Following is part of a speech Abraham Lincoln made (16th president of the United States): ” You cannot bring about prosperity by discouraging thrift. You cannot strengthen the weak by weakening the strong. You cannot further the brotherhood of man by encouraging class hatred. You cannot help the poor by discouraging the rich. You cannot establish sound security on borrowed money. You cannot keep out of trouble by spending more than you earn. You cannot build character and courage by taking away man’s initiative and independence. You cannot help men permanently by doing for them what they could and should do for themselves.”
When I was in high school I loved history. My favorite character in History was Abraham Lincoln. Lincoln moved to Illinois when he was 21 years old in 1830. He was elected to the U.S. house as an Illinois Representative in 1846.

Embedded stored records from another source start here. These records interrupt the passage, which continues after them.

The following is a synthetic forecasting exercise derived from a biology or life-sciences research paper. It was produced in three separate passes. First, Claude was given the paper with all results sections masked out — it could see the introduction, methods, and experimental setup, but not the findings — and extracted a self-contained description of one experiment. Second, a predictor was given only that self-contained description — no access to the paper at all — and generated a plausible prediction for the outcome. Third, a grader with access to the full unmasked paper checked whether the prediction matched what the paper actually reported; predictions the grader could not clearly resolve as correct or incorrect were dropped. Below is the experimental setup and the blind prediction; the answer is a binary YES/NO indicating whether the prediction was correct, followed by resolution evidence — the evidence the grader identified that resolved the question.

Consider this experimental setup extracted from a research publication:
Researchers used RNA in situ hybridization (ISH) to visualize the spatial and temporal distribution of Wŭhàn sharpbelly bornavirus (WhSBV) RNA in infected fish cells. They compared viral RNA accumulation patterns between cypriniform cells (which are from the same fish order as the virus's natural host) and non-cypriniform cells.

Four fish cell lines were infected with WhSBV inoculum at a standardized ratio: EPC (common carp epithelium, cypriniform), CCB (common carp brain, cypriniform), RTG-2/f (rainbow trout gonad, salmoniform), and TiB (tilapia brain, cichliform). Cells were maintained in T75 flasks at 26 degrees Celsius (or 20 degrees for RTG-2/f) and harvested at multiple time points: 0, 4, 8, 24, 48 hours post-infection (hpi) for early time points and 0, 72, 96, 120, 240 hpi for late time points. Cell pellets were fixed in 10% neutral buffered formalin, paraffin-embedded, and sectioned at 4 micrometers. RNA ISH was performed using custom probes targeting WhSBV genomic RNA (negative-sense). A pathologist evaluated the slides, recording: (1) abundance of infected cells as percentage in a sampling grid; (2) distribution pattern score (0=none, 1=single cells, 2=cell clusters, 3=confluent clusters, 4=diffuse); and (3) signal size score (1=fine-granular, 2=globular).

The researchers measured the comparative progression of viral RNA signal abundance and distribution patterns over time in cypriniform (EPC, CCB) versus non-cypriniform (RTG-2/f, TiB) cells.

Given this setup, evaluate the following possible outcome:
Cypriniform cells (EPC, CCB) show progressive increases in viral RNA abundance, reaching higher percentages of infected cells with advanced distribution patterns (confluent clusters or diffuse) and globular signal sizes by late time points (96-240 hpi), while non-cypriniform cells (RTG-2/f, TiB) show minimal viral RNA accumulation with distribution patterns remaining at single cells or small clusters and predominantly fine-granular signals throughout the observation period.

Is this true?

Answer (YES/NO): YES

The first two years my husband and I were married we lived in Illinois. I was in hog heaven. I was near the small historic village Lincoln lived in, not far from the home he lived in after he married his wife Mary. I visited all of the historic sites where Lincoln had lived. I stepped back into time where the man I had read so much about lived.
What brought all this to mind for me was finding this old Pioneer Cookbook an elderly lady gave me when I was living in Illinois. It contained quotes, recipes, old health remedies, how to be a good wife, a good child, a gentleman, and an upstanding citizen. How to make stove polish, glue, even how to restore furniture and tan animal hides. I read a lot of this information this morning and I thought – “Wow, we have come such a long way in this world, but I wonder if we are happier or better off than those who lived in the 1800s. My thoughts, no we are not doing better, we are doing worse. You see, people in the 1800s had morals, love, concern for others, happiness, love for God, and all the attributes we need in our lives today.

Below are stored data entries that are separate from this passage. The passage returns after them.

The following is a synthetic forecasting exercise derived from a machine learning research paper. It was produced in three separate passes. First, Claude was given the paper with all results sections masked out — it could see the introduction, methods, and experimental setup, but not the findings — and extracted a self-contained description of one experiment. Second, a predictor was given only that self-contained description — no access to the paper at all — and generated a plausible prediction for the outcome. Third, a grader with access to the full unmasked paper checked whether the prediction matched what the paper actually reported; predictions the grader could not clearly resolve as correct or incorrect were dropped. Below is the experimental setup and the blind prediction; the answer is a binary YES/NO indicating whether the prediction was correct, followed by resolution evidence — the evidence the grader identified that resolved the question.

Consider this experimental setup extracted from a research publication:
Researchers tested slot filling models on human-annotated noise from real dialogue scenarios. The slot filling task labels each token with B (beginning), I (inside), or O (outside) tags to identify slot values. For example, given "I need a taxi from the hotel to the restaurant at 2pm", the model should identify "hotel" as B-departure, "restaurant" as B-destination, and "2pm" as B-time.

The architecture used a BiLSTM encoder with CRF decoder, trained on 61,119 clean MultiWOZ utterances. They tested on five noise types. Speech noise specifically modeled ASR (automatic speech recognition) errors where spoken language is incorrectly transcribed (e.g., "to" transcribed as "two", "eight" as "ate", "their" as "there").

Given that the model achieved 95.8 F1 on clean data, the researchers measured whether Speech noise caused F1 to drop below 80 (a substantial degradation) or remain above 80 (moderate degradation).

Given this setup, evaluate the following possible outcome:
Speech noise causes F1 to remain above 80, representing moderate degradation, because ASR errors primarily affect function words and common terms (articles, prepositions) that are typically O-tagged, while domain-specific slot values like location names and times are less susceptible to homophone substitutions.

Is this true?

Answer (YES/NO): YES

Here is the description of Gentlemen from this book: A gentleman is a man who is clean inside and outside; who neither looks up to the rich nor down on the poor; who can love without squealing and win without bragging; who is considerate to women, children and old people; who is too brave to lie, too generous to cheat, and too sensible to loaf; who takes his share of the world’s goods and lets other people take theirs. (I say, a gentleman is a man of morals, honesty, integrity, and compassion).
I will leave you with this small article from this cookbook about Laughter: Truly there is nothing sweeter or pleasanter to the ear than the merry laugh of a happy, joyous girl, and nothing dissipates gloom and sadness quicker, and drives dull care away like a good, hearty laugh. We do not laugh enough; nature should teach us this lesson, it is true; the earth needs the showers, but if it did not catch and hold the sunshine, too, where would be the brightness and beauty it lavishes upon us. 1891
We need to venture back to the age of our ancestors and reestablish the habits of goodness and love in our lives. What I see in this world today is unconcern and hatred. We are the only ones who can change this world in 2015, so let’s all begin to make planet earth a better place to live. Smile Gentlemen and Ladies!